Ask HN: Another Equity Question - johnwood

Hi HN, I would greatly appreciate your advice regarding my situation.<p>Sometime back, I was offered 7.5% starting equity going up to 10% (beta go-live) by a start-up.  The start-up consisted of one Business and one Technical guy who were working on the idea part-time for a few months before they contacted me.  An equity only offer was made to me and it involved no salary.  The plan was for the three of us to continue to keep our day jobs and continue building the site part-time.  Before the offer, I was shown mockups of the proposed site and informed that the back-end was already done, and that I was to build the front-end for the site.  I accepted the offer based on two considerations: a) Based on my estimation of the effort to realize the mockups shown, b) Based on the back-end of the site already being done (I was expected to do a simple presentation layer that needed to be added on top of it to access the functionality).<p>However, over the next 5 months, the mockups that I was shown were changed substantially and the effort that I had initially estimated increased by a factor of 3 (or more).  Additionally, almost all of the back-end of the system which was supposedly done, now completely needed to be reworked.<p>At the time of the offer I had inquired as to what the equity break-up was and had not received a clear answer.  But, the project sounded exciting, the two guys looked strong in terms of the value they added to the company, the back-end of the system seemed to have already been built and the 7.5% to 10% equity sounded reasonable for the effort.  However, with how things progressed over the next 5 months, I started questioning if the equity break-up was really fair.<p>I let them know my concerns and also tried determining what the current equity break-up of the company was (how much between the two guys, how much set aside for investors, option pool etc).  The reason behind this question was for me to determine if I really wanted to continue in a setup where I was doing as much work as anyone else, came in at the same stage in the company as the other two guys, faced the same risks and still only got 10% while they shared 45% and 45% between them.<p>However, I was told that the equity break-up was confidential and was only something that was discussed between the "founders" and the "board of directors" and it was inappropriate for an "employee" to know.<p>So, I quit.  I want to learn from this experience.  Did I do the right thing?
======
clarkevans
Quitting was probably reasonable -- especially if you're truly responsible for
a large chunk of the code & you weren't included as a founder.
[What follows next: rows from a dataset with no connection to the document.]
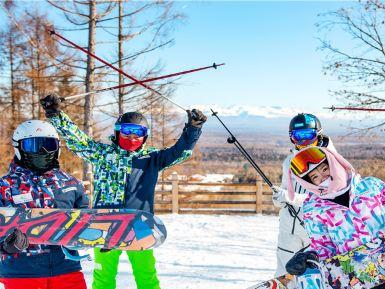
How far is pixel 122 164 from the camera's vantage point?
327cm

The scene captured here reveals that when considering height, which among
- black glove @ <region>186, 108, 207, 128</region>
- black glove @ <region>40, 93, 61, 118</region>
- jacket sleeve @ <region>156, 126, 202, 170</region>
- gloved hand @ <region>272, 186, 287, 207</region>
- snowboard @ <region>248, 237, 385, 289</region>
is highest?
black glove @ <region>40, 93, 61, 118</region>

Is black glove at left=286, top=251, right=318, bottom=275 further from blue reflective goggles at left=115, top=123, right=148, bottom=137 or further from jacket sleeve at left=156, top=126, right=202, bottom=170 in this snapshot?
blue reflective goggles at left=115, top=123, right=148, bottom=137

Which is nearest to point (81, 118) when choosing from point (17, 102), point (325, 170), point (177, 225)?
point (17, 102)

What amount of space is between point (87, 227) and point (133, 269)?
589 millimetres

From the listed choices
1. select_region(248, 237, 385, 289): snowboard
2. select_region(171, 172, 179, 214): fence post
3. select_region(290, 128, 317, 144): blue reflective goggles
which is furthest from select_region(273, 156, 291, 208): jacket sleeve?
select_region(171, 172, 179, 214): fence post

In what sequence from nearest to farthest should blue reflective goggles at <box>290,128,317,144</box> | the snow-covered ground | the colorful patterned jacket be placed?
the colorful patterned jacket < blue reflective goggles at <box>290,128,317,144</box> < the snow-covered ground

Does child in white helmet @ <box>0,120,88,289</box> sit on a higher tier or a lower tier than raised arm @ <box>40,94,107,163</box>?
lower

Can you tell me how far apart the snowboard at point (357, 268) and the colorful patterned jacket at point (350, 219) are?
0.05m

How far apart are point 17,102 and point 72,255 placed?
1484 cm

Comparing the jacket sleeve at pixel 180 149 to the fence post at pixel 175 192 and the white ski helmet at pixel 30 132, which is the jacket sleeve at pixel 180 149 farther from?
the fence post at pixel 175 192

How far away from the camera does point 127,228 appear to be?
9.73 ft

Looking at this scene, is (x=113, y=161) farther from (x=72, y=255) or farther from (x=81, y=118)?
(x=81, y=118)

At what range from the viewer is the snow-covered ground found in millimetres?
5102

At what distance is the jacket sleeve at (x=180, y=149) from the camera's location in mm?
3309
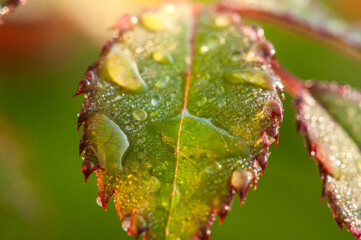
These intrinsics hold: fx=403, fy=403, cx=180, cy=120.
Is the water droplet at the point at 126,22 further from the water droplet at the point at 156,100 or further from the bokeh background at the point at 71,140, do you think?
the bokeh background at the point at 71,140

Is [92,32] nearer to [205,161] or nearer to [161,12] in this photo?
[161,12]

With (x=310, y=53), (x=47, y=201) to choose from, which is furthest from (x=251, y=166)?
(x=310, y=53)

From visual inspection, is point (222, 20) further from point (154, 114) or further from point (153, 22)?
point (154, 114)

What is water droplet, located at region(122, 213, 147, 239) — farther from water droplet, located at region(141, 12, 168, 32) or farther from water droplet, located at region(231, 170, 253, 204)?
water droplet, located at region(141, 12, 168, 32)

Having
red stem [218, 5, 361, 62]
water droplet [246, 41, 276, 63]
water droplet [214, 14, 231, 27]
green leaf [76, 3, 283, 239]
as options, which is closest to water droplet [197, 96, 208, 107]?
green leaf [76, 3, 283, 239]

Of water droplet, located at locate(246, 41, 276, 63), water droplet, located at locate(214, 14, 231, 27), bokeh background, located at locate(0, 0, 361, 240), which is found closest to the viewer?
water droplet, located at locate(246, 41, 276, 63)

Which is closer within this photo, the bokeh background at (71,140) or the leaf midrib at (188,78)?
the leaf midrib at (188,78)

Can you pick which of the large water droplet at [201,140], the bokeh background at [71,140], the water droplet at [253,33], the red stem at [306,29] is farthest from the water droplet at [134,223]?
the bokeh background at [71,140]
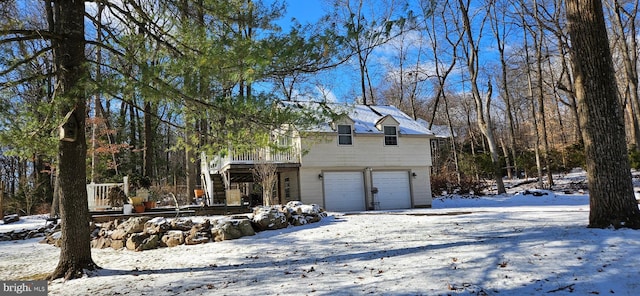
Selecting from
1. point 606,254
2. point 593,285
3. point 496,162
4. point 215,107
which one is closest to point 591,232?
point 606,254

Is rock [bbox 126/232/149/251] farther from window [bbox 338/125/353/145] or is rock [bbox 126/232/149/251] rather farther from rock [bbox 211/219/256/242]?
window [bbox 338/125/353/145]

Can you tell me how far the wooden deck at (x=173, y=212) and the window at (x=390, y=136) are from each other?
831 centimetres

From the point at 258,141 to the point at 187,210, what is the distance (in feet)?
19.2

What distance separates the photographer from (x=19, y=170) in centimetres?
2800

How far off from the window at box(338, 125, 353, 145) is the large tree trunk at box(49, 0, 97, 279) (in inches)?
483

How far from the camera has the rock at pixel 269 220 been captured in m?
9.83

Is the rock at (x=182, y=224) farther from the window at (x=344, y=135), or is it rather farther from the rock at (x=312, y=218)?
the window at (x=344, y=135)

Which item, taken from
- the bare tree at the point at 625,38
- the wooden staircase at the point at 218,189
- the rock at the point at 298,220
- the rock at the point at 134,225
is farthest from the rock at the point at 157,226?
the bare tree at the point at 625,38

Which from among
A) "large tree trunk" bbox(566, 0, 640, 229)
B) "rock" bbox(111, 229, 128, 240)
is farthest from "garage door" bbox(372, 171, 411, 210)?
"large tree trunk" bbox(566, 0, 640, 229)

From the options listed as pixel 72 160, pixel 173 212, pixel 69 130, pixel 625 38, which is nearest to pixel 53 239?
pixel 173 212

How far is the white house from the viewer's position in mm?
16844

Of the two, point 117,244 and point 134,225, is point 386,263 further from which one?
point 117,244

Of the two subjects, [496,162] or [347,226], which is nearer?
[347,226]

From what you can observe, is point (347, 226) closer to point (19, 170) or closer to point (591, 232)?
point (591, 232)
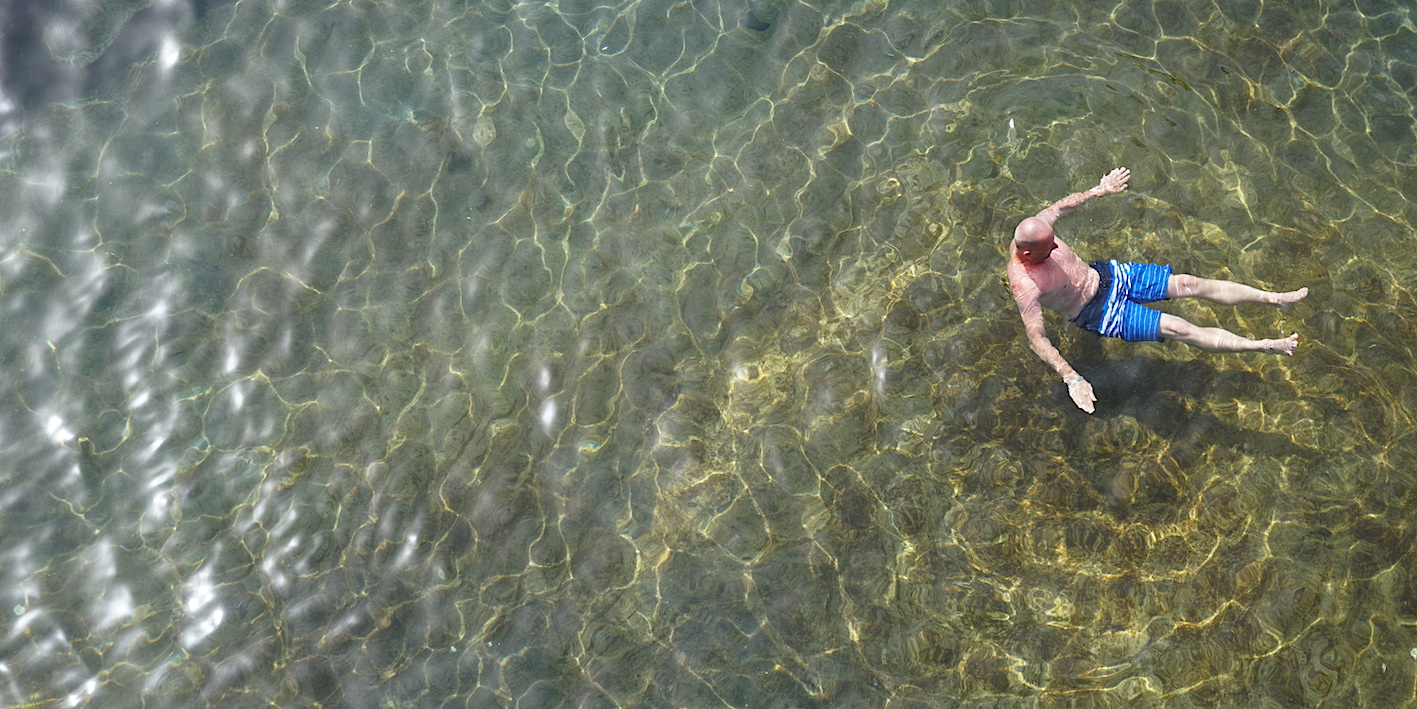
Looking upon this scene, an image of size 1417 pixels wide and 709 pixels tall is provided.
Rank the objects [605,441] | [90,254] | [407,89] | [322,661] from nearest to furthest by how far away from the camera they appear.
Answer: [322,661] < [605,441] < [90,254] < [407,89]

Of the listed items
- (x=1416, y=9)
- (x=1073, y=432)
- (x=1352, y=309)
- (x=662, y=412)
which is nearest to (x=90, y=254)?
(x=662, y=412)

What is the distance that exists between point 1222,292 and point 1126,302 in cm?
58

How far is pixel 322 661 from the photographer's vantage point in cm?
591

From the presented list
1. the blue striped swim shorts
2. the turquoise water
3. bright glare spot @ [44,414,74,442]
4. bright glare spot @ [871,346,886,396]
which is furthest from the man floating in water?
bright glare spot @ [44,414,74,442]

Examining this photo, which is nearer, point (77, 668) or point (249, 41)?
point (77, 668)

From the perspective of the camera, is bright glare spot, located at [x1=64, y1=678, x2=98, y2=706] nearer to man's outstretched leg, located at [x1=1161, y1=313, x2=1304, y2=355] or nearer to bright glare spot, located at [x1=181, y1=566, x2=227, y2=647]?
bright glare spot, located at [x1=181, y1=566, x2=227, y2=647]

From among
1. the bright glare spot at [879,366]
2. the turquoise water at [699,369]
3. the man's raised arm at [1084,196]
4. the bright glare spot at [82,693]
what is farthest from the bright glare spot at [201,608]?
the man's raised arm at [1084,196]

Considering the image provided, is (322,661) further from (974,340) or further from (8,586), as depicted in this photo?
(974,340)

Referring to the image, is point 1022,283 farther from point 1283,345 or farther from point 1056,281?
point 1283,345

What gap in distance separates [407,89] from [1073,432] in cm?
584

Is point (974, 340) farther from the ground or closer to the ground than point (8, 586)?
farther from the ground

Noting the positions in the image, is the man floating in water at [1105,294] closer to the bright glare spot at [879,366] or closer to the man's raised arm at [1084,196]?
the man's raised arm at [1084,196]

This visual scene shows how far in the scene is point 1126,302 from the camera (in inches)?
225

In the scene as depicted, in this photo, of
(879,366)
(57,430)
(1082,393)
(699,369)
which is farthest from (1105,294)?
(57,430)
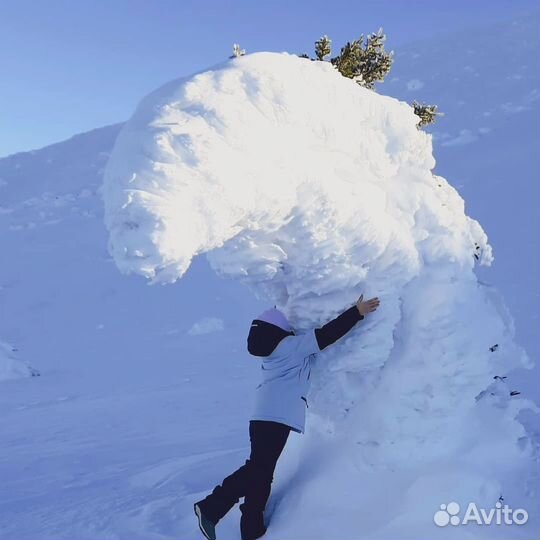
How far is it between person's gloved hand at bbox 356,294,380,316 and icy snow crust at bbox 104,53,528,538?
0.12 meters

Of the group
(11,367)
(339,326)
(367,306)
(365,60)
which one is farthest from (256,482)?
(11,367)

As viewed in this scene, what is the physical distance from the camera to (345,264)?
3080mm

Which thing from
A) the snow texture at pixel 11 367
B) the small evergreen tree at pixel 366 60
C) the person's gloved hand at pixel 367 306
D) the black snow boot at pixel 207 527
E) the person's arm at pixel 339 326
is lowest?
the black snow boot at pixel 207 527

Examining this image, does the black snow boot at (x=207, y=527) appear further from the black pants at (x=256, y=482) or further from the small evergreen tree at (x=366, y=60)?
the small evergreen tree at (x=366, y=60)

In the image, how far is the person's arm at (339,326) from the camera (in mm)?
2973

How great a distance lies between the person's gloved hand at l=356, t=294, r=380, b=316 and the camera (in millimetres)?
3022

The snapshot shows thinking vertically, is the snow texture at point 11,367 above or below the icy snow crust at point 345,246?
above

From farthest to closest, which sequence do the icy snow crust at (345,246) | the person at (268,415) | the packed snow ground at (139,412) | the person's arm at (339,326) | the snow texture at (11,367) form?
the snow texture at (11,367), the packed snow ground at (139,412), the person at (268,415), the person's arm at (339,326), the icy snow crust at (345,246)

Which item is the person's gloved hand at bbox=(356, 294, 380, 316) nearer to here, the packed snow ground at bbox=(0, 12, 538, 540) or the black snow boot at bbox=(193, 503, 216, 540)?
the packed snow ground at bbox=(0, 12, 538, 540)

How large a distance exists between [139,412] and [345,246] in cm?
457

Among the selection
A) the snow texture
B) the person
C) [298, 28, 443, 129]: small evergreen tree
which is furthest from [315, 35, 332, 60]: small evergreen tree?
the snow texture

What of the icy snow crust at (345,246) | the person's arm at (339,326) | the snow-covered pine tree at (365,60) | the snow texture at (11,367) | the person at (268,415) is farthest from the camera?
the snow texture at (11,367)

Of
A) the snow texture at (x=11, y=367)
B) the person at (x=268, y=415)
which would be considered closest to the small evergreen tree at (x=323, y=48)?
the person at (x=268, y=415)

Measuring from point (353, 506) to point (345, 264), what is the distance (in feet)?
3.98
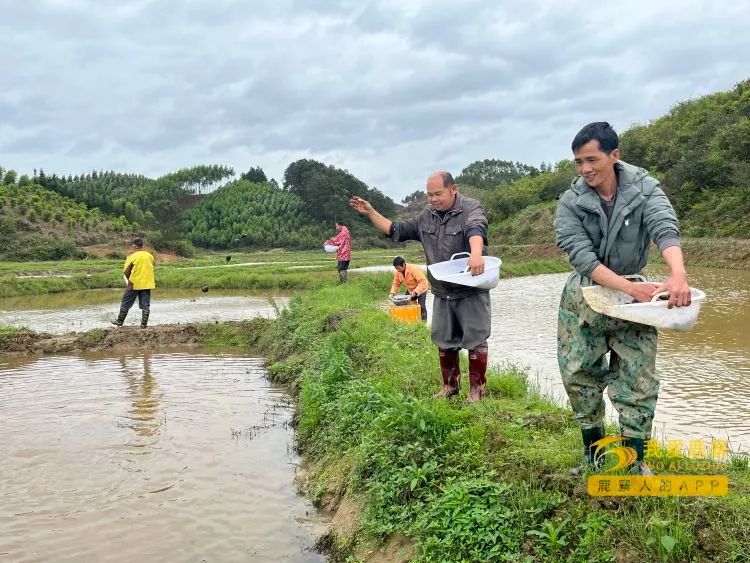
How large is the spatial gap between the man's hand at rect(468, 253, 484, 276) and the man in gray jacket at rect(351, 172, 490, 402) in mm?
141

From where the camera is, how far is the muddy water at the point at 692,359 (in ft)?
17.1

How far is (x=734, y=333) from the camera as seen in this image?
9.74 m

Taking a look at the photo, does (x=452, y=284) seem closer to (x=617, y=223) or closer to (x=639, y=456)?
(x=617, y=223)

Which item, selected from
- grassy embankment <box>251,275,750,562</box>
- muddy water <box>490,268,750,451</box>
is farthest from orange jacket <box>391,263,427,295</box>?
grassy embankment <box>251,275,750,562</box>

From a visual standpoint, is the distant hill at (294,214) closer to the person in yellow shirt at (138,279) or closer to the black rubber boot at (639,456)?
the person in yellow shirt at (138,279)

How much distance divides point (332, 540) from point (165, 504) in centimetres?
144

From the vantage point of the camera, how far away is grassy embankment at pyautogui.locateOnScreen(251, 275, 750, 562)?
2770 mm

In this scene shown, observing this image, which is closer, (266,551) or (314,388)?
(266,551)

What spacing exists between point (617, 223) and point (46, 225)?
54817 millimetres

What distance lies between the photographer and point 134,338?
39.3ft

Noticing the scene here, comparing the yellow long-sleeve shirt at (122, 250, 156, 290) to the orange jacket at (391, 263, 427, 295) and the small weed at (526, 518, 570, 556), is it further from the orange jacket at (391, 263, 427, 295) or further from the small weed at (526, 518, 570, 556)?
the small weed at (526, 518, 570, 556)

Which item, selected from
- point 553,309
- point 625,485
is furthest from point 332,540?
point 553,309

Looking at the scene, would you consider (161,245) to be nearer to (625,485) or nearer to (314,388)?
(314,388)

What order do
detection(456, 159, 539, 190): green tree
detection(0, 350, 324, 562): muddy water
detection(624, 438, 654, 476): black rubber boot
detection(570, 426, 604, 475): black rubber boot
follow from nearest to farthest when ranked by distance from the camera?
1. detection(624, 438, 654, 476): black rubber boot
2. detection(570, 426, 604, 475): black rubber boot
3. detection(0, 350, 324, 562): muddy water
4. detection(456, 159, 539, 190): green tree
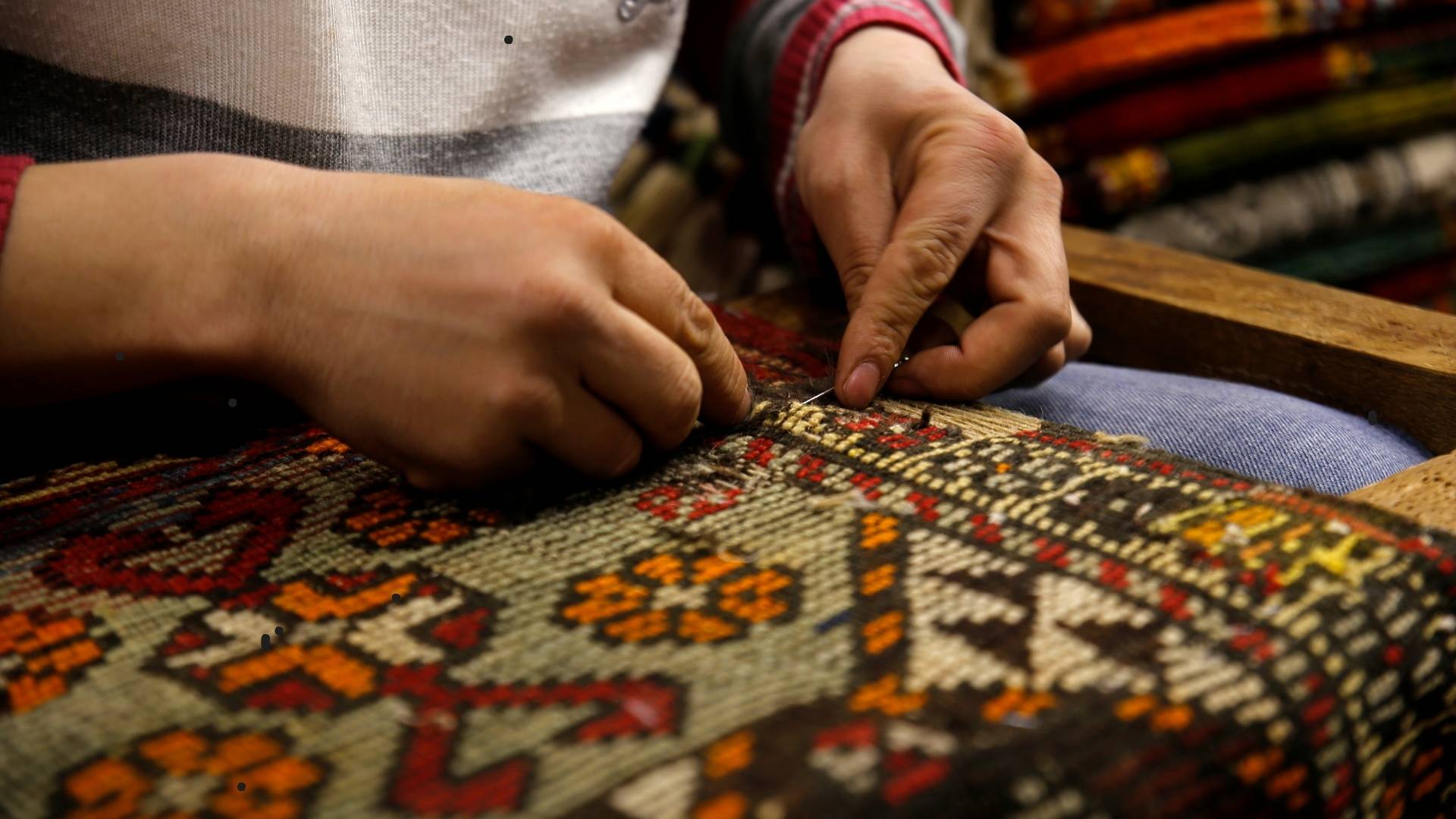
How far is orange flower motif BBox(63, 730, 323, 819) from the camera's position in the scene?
36 centimetres

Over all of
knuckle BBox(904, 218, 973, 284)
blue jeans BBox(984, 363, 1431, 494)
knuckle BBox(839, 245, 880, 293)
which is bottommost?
blue jeans BBox(984, 363, 1431, 494)

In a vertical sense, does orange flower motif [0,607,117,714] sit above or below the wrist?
below

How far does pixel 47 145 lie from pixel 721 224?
1042 mm

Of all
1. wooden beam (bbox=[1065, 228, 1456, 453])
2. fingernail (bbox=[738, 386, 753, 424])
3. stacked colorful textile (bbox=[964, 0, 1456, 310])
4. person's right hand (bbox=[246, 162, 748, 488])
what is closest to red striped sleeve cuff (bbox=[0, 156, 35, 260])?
person's right hand (bbox=[246, 162, 748, 488])

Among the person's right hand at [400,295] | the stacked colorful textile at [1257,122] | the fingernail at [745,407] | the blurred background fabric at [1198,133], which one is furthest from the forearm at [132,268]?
the stacked colorful textile at [1257,122]

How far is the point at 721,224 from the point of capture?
1.66 meters

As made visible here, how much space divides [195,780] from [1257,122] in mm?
1789

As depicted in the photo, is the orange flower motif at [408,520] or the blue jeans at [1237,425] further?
the blue jeans at [1237,425]

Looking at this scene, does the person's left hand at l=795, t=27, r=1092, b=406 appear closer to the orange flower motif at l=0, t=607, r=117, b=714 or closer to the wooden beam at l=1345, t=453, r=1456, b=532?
the wooden beam at l=1345, t=453, r=1456, b=532

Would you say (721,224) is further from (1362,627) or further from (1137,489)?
(1362,627)

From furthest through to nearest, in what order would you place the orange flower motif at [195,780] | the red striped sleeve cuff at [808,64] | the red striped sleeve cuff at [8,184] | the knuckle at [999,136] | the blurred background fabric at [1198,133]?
1. the blurred background fabric at [1198,133]
2. the red striped sleeve cuff at [808,64]
3. the knuckle at [999,136]
4. the red striped sleeve cuff at [8,184]
5. the orange flower motif at [195,780]

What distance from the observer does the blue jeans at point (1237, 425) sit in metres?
0.73

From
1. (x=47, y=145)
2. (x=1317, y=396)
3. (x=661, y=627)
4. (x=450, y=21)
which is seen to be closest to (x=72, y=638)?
(x=661, y=627)

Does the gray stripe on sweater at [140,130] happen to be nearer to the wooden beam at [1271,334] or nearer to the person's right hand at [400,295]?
the person's right hand at [400,295]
If you still have equity, you're not done yet. Depending upon the operating
agreement, you could get a K1 in the mail with tax liability. The operating
agreement should limit self-pay and should have the company keep in escrow
expected pass-through taxes of the members.

Next time, you should have had a "reasonable" salary in addition to equity,
logged as deferred compensation payable through a percentage of revenue. This
way, if they make money, you get paid regardless of equity.

Next time, if deferred compensation and/or final equity isn't set, you should
keep the intellectual property rights till there's some way to evaluate
relative contributions.

Hope this helps.

------
veyron
The simple answer is that they think of you as an employee. And you aren't
being paid. If you dont feel your cut is fair (and based on what you are
saying it looks like thats the case), you should quit and feel no qualms about
it.

Treat it like an employment situation. If your job was bad, there's no reason
to continue working there.

------
petervandijck
Yes I think you did the right thing.